If you expect to look up “SYNERCOMM”, then be prepared to occasionally see things like “SYNERCOM”, “SYNER COMM”, and “SYNERCOMM INC”. That’s a short, one-word company name, and so the variations tend to be small. With longer, more complicated names the variations can become stranger. Lastly, on the subject of name variants, bear in mind that companies acquire one another, companies change names, and over time this leads to some interesting outcomes that all need to be handled by our discovery platform.
With our simple goal in mind paired with the known oddities in the data, it’s time to talk implementation. There are many ways to search text. For CASM®, our trade-off analysis led us to select machine learning. This approach would allow us to quickly find new assets and have the ability to provide feedback when the results are good, to train our model to make ever-better suggestions. There’s a lot to talk about on this subject. For this article’s purposes, let’s focus on just one component of machine learning: tokenization.
The idea behind tokenization with textual data is to split a text string into smaller pieces for the purpose of comparison. In our case, comparison means searching a large number of company names for fuzzy matches. It’s what allows us to search using “SYNERCOMM” as our query and find “SYNER COMM INC” as a result, even though it is an imperfect match.
Tokenization has a lot of academic research behind it, and from that a lot of excellent ideas and projects have emerged. The core concept is that by splitting text such as “SYNER COMM INC” into smaller parts, known as tokens, we can then search a large data set for token matches in novel, efficient ways that produce more useful matches than traditional string searching.
As it turns out, searching via tokens can help CASM be better at matching company names and, consequently, better at discovering assets belonging to a company. To prove it, we explored the performance of various tokenizers. Which one will be the best for matching company names? Let’s test and find out.
In setting up our testing methodology, let’s first discuss some basic options, which include:
- Splitting text into 2-character tokens. Example:
- “SYNERCOMM” -> “SY”, “NE”, “RC”, “CO”, “MM”
- Splitting text into 3-character tokens. Example:
- “SYNERCOMM” -> “SYN”, “ERC”, “OMM”
- Splitting text by words by whitespace. Example:
- “SYNERCOMM INC” -> “SYNERCOMM”, “INC”
- Splitting text by non-word characters.

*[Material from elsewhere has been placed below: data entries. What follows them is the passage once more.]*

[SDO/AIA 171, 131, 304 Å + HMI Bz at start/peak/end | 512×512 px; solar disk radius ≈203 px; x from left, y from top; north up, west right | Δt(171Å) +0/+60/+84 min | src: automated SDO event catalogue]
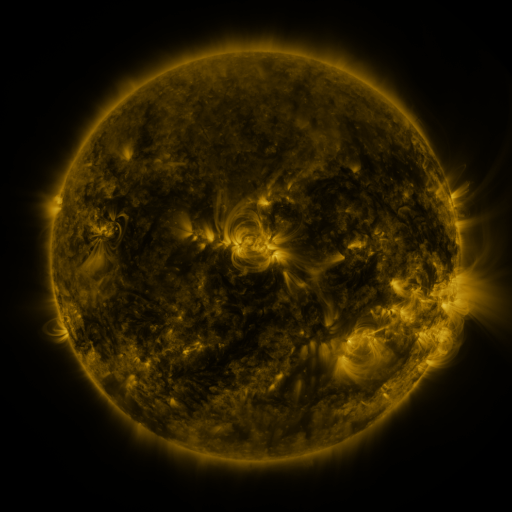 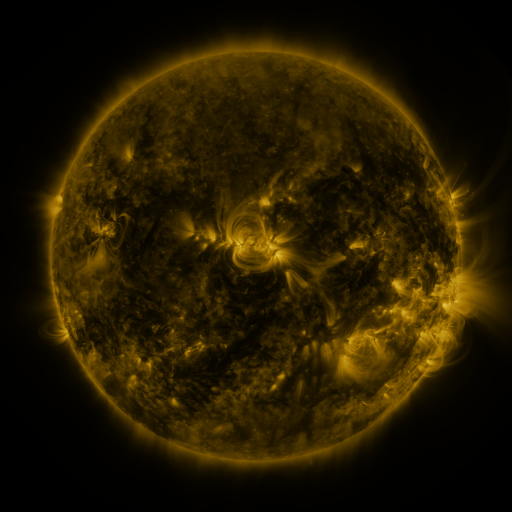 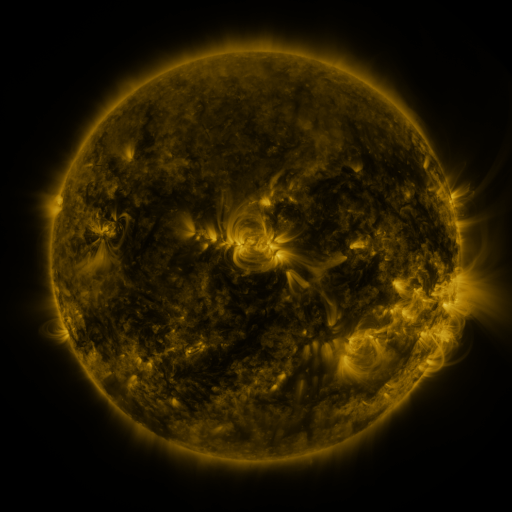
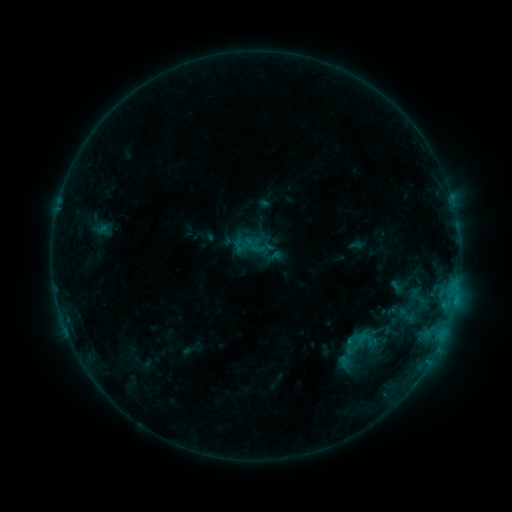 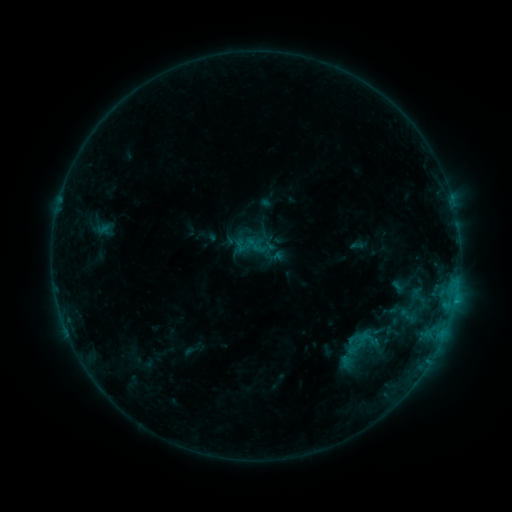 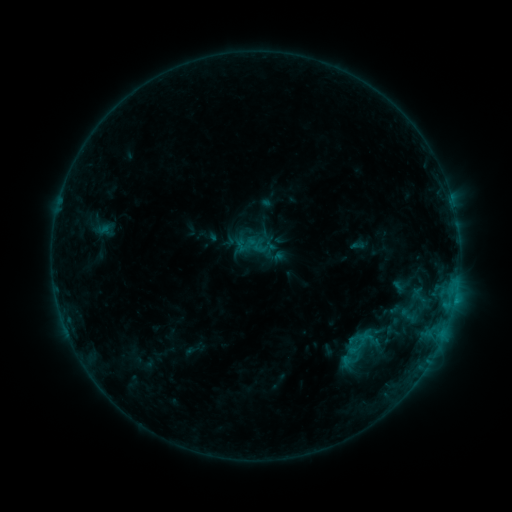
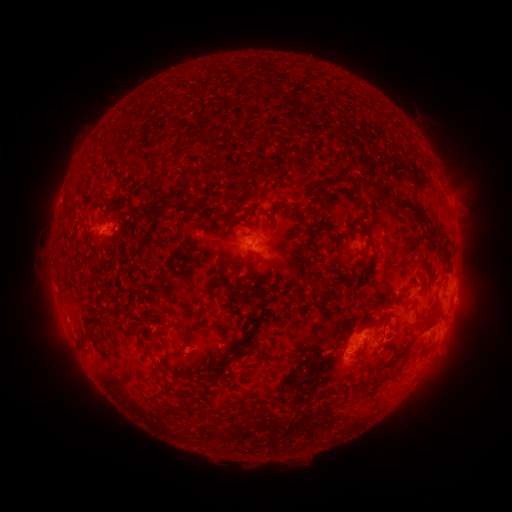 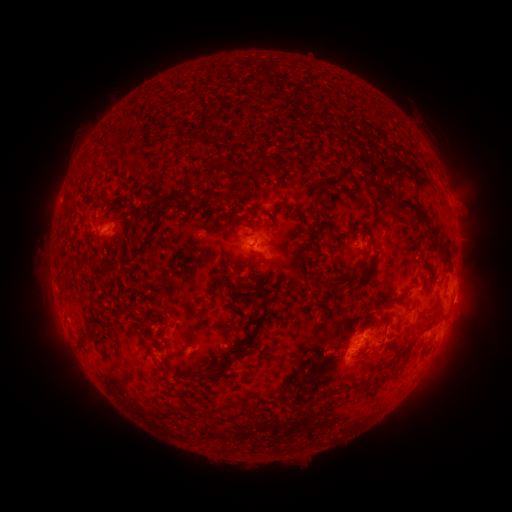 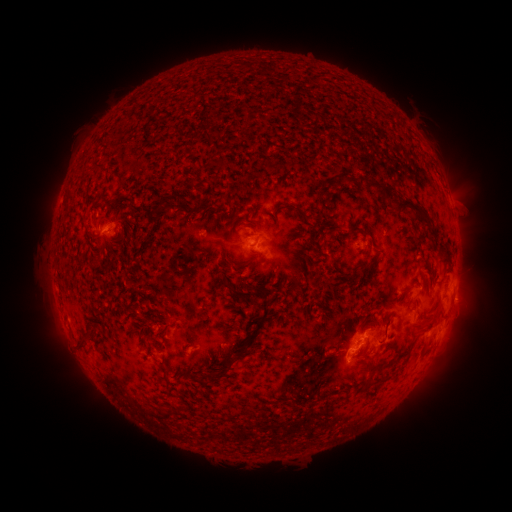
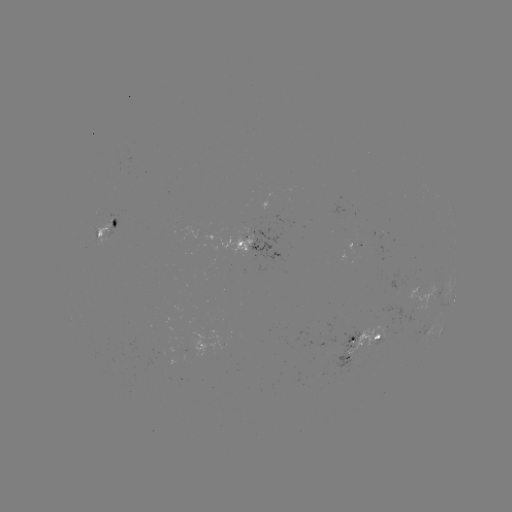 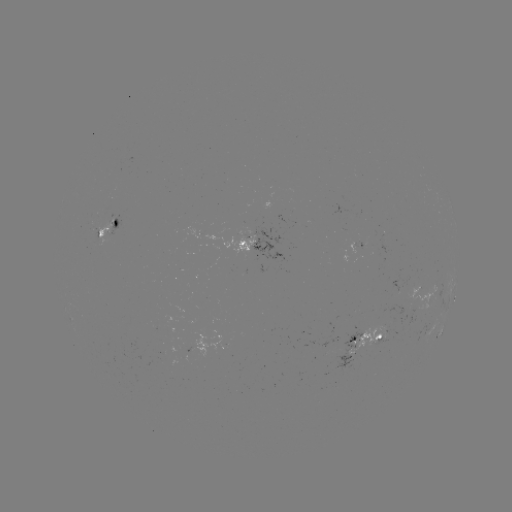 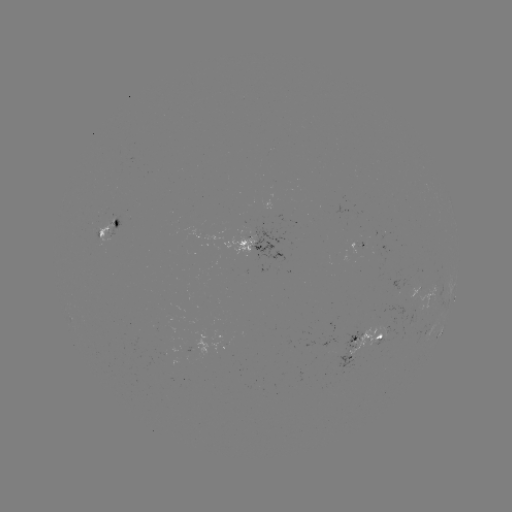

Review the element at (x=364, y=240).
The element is emerging-flux region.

Example:
- “SYNERCOMM L.L.C.” -> “SYNERCOMM”, “L”, “L”, “C”
As you might’ve guessed, there will be some cases where a token performs well with some company names and poorly with others. Additionally, more complex tokenizer options include natural language processing (NLP) steps such as stemming and stop word handling to normalize the text in an effort to produce higher quality tokens. Such steps are highly dependent upon the data set. Company names are an odd mix of pronouns, common words, corporate suffixes, portmanteaus, pronouns, and more. Simply put, company names are very different from long-form text documents such as blog posts and will require a tokenizer that is suited to the task.
Some results were expected: white space produces high quality tokens such as “SYNERCOMM” which, in turn, produce high quality matches for us. And yet, it suffers from company suffixes from legal entity types such as “INC” and “LLC”. Others, such as 2-character tokens produced low quality results in most cases, due to small tokens being very commonly found in dissimilar company names.
In the end, we found our favorite tokenizers. From that we were able to build out a powerful discovery engine that helps companies find their assets across the world, from corporate offices to warehouses, retail locations, cloud providers, and data centers. All of this thanks to machine learning.